Tuż po meczu ostatniej kolejki włoskiej Serie A pomiędzy Milanem a Veroną Zlatan Ibrahimović, napastnik "Rossonerich", ogłosił zakończenie piłkarskiej kariery. Malmoe FF, w którym stawiał pierwsze kroki w seniorskim futbolu, zapowiedział jednak, że... nie zamierza poświęcać znakomitemu snajperowi ani minuty podczas poniedziałkowego spotkania ligi szwedzkiej z Degerfors IF. "Niebiescy" ograniczyli się tylko do przypomnienia na Twitterze, że "długa i pełna sukcesów kariera Zlatana zaczęła się w Malmoe, a skończyła w Mediolanie".
ZOBACZ TAKŻE: Rzeźba Zlatana Ibrahimovicia ukryta na wiele lat. "Nie istnieje miejsce, gdzie mogłaby stać bezpiecznie"
- Zlatan ma za sobą fantastyczną karierę, która zaczęła się właśnie w naszym klubie i co do tego nie ma wątpliwości. Przez lata uroczyście żegnaliśmy każdego zawodnika, który kończył karierę w Malmoe. Nie zwracamy jednak takiej samej uwagi na graczy, którzy żegnają się z boiskiem w barwach innego zespołu - powiedział w rozmowie z "Aftonbladet" Niclas Carlnen, prezes Malmoe FF.
Szwedzkie media uważają jednak, że "Ibra" nie zostanie uhonorowany przez swój były klub z zupełnie innego powodu. W 2019 roku Zlatan Ibrahimović został udziałowcem rywala Malmoe z ligi, Hammarby IF. Kibice "Niebieskich" uznali to za akt zdrady i zdewastowali nawet pomnik, przedstawiający tego znakomitego napastnika.

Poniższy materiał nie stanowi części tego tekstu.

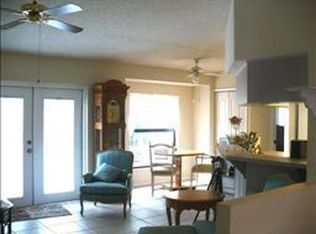 26502 Bluestripe Dr, Wesley Chapel, FL 33544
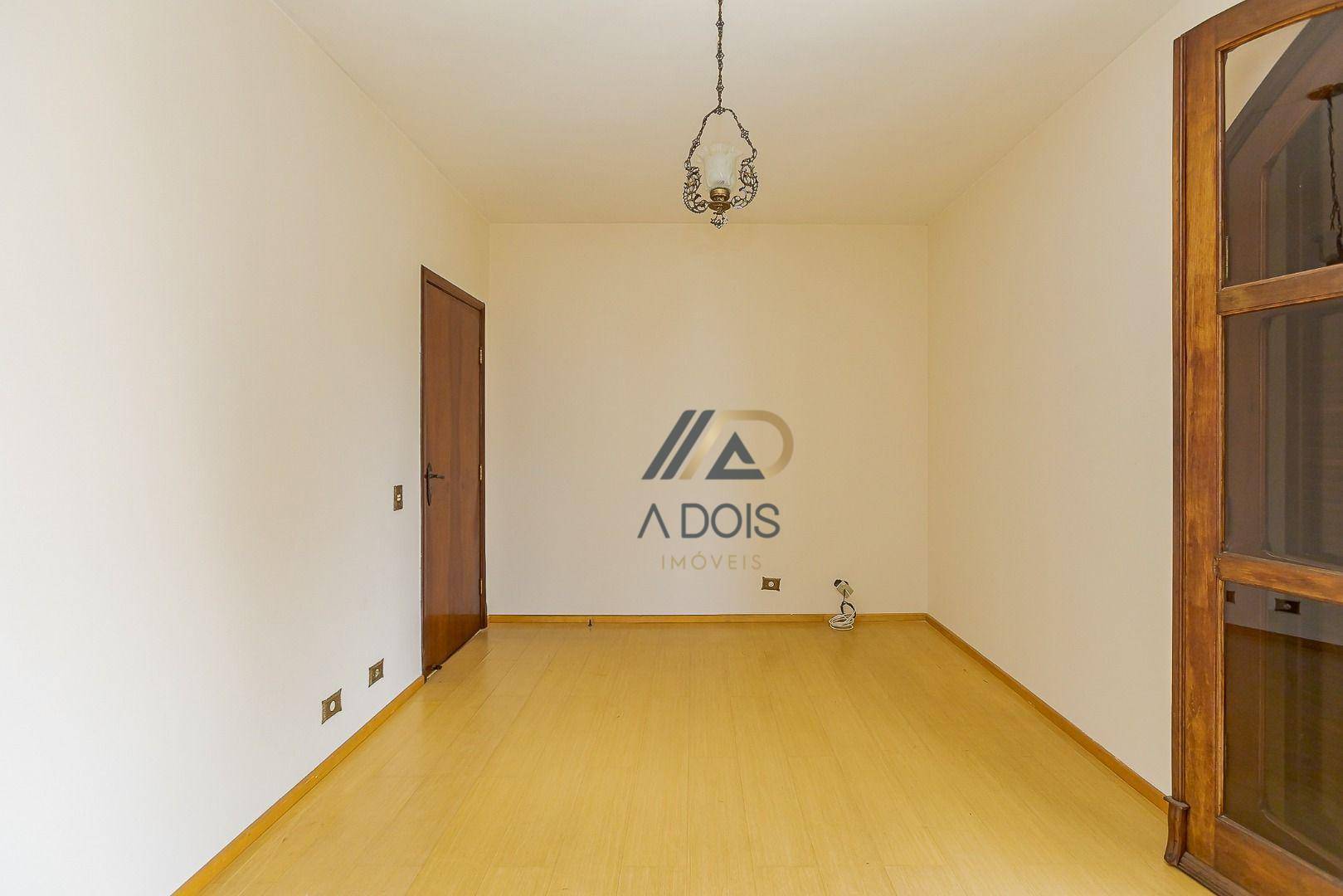 Sobrado à venda com 4 quartos, 320m² - Foto 24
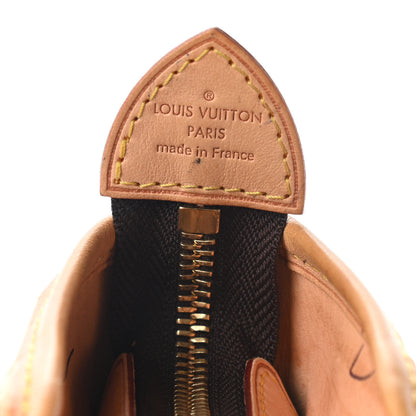 Louis Vuitton Monogram Boetie PM 6 of 10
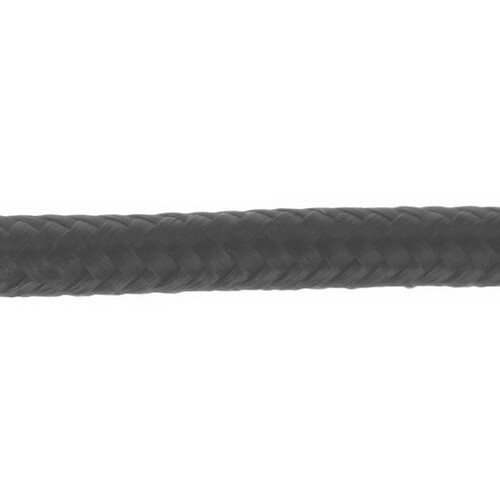 Купить Кабель круглый Hoco Lightning 8-pin - USB Type-C черный 2 м  9244473. Характеристики, отзывы и цены в Донецке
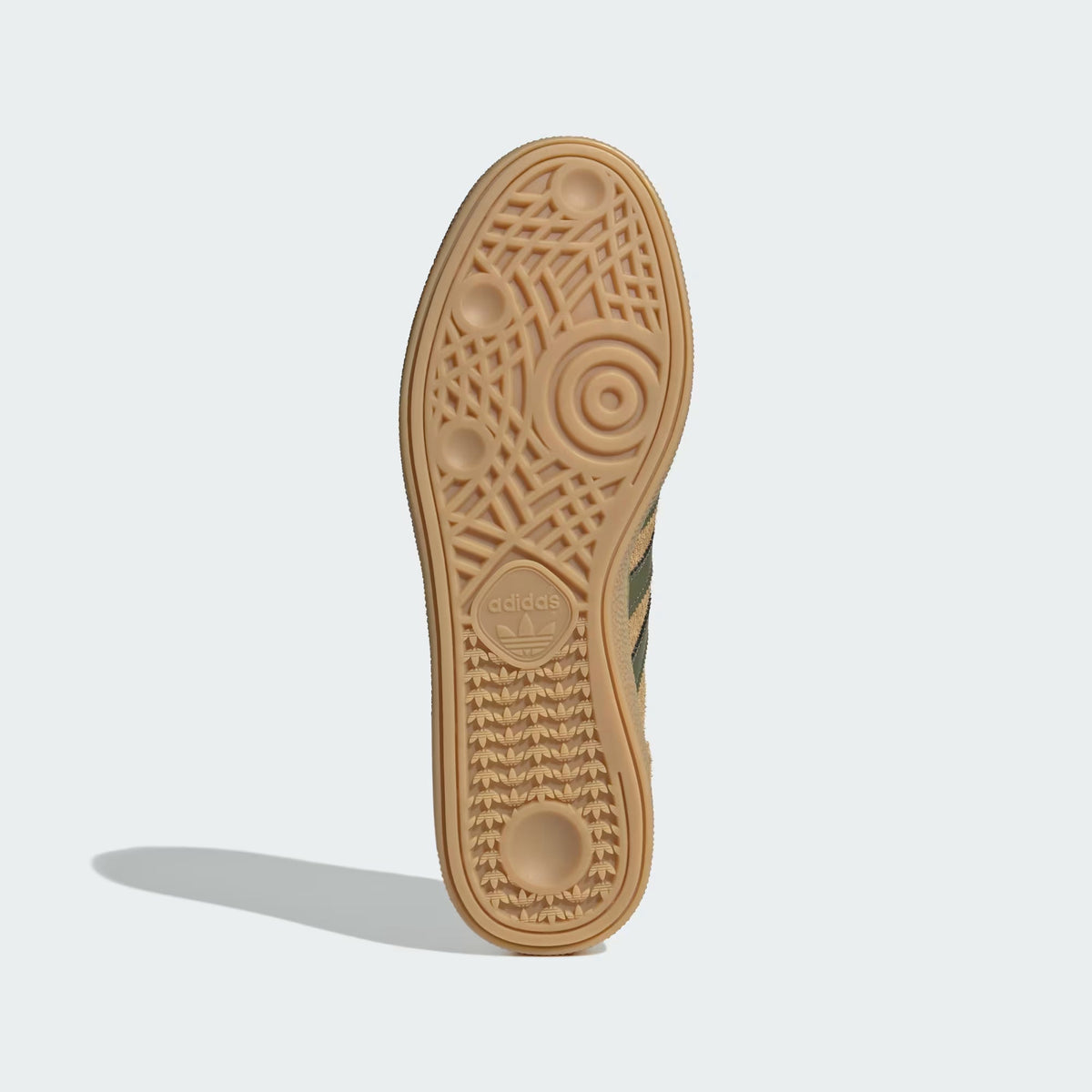 Adidas Handball Spezial Shoes Sneakers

"Aftonbladet" podkreśla, że od tego czasu zmienił się również stosunek legendy szwedzkiej piłki do Malmoe FF. Dziennikarze zwrócili uwagę, że w pożegnalnej przemowie na San Siro Ibrahimović podziękował kibicom za wsparcie i dodał, że będzie miło wspominał te 22 lata w futbolu. Tymczasem w Malmoe "Ibra" grał... ponad 22 lata temu, w latach 1999-2001.